花じゃなくて、瑞々しい緑の潔い香り。うっすらと、でも確実に千秋さんの匂いだ。俺はそのぶん、体を引く。引いてしまう。
「何でもい…、」
千秋さんは俺の目の奥をのぞく。
まただ。何でもいい、は良くないのに。
下唇を噛んで、俺は思いきり困る。
「えぇっと…」
だめだ、何も思い浮かばない。
どうせ緊張してあまり食べられないし、味もよくわからない、いつも。
何でもいい、ではなく、千秋さんとなら何でもしたい、の意味なんだけど、と思いながら。
やがて、声を上げて笑いながら千秋さんも身を引く。
「この近くに、いい店知ってるんだ」
「えっ…」
さっさと歩いて行ってしまう。
その後ろ姿で、やっと気が付く。
からかわれている。
「…もうっ」
追いかけて、こちらに差し出された大きな手をあわててつかむ。
「いいかげん機嫌直せよー」
菜の花とイカのパスタはフォークにぐるぐる巻きにされて、仏頂面で食べられた。
大きな窓と、飴色の艶をもった壁やテーブル。奥に向かって細長くせまい店内は、隠れ家の雰囲気で好ましかったけれども。
「ほら、これ食って」
千秋さんはゴルゴンゾーラとくるみとはちみつのピザで俺を釣ろうとする。
食べ物なんかで!
しかも千秋さんは楽しそうで、明らかにこの状況を面白がっている。
待ち合わせした駅から3つ隣の駅。大きな公園の中に横長い銀色の建物。ガラス張りのドームが特徴的だ。
水族館に向かって歩き始めても、俺はまだ怒っていた。
「だって…」
俺は昨日眠れないくらいだったのに。
千秋さんはきっと、仕事から帰って疲れて眠って、その辺にあった服をさっと羽織って鼻歌うたったりしながら、気軽に、家を出て来たんだろうなあと思った。

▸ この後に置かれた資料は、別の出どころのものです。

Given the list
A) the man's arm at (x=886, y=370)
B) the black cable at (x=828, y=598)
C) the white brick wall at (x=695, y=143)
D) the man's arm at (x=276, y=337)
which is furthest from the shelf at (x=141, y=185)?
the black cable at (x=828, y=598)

会社に行くときの方がよっぽど気合を入れているんじゃないだろうか。千秋さんは仕事が好きだから。
「だって意地悪なんだもん」
俺の気も知らないで。
余裕しゃくしゃくって感じでさ。
「ひーかーる」
頬を突つかれるので、ぷいと横を向いてやる。
千秋さんはあきらめて、俺から少しだけ離れる。
「俺も会いたかったよ。光に」
“俺も”。
千秋さんをうかがい見る。
こっちを見てる。
急に真面目な顔。なぜだか少しさみしそうにすら見える。
「2人でさ、ゆっくり。食事してベタな場所行って」
「…本当に?」
「ほんとだよ」
再び差し出された手には、まだ触れない。
ふいに千秋さんは空を見上げてつぶやく。
「デート日和だな」
「…デ…っ」
唐突さに思わず動揺する。付き合っているのにそれもどうかと思うけれど、あまり口には出さない類いの単語だと思う。
「なに、ゆって…」
その隙に千秋さんは俺の空いた手をすくうように取って、今日はもう離さないからなと言った。